Last week, Washington was abuzz with a remarkable act of three-way diplomacy. Upbeat Pakistani and Afghan delegations streamed in and out of government offices, enjoying the rare experience of being included in the United States' policymaking process.
Unfortunately, back in Pakistan, politics was taking a nasty turn, one that could be far more consequential than any of the meetings in Washington.
This time, it wasn't Islamist militants or al Qaeda stirring up trouble. Rather, Pakistan's government--elected in the wake of former President Pervez Musharraf's resignation--has gone to war with itself.
The country's Supreme Court is once again implicated in the action, having disqualified from office the leaders of Pakistan's main opposition party: former Prime Minister Nawaz Sharif and his brother, the sitting chief minister of Punjab. Soon after the court's decision, President Asif Ali Zardari imposed governor's rule, effectively placing his own man in charge of his country's most populous and politically dominant province.

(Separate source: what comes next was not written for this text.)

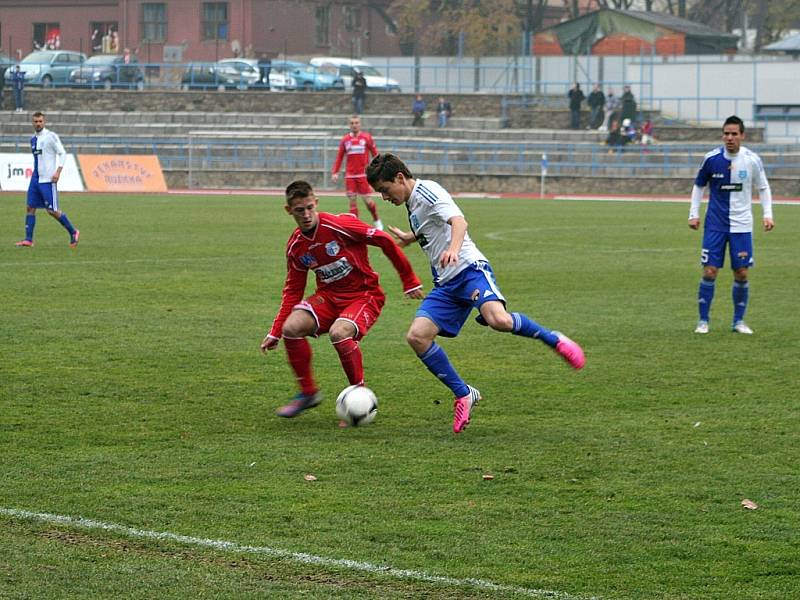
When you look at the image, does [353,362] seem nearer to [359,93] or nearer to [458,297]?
[458,297]

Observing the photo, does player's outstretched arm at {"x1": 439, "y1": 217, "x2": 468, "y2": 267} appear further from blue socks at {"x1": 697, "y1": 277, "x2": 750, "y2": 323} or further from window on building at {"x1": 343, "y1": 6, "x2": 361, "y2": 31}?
window on building at {"x1": 343, "y1": 6, "x2": 361, "y2": 31}

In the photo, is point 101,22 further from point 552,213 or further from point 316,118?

In response, the Sharif brothers accused Zardari of manipulating the court and have vowed to take their case to the streets. This is no idle threat. According to public opinion surveys, Sharif is now Pakistan's most popular politician. His party, the Pakistan Muslim League (N), might well succeed in mobilizing violent street rallies that would test the capacity of state security and could even deliver a deathblow to the coalition government in Islamabad.
In short, Pakistan's major political leaders are now in a no-holds-barred contest for political power.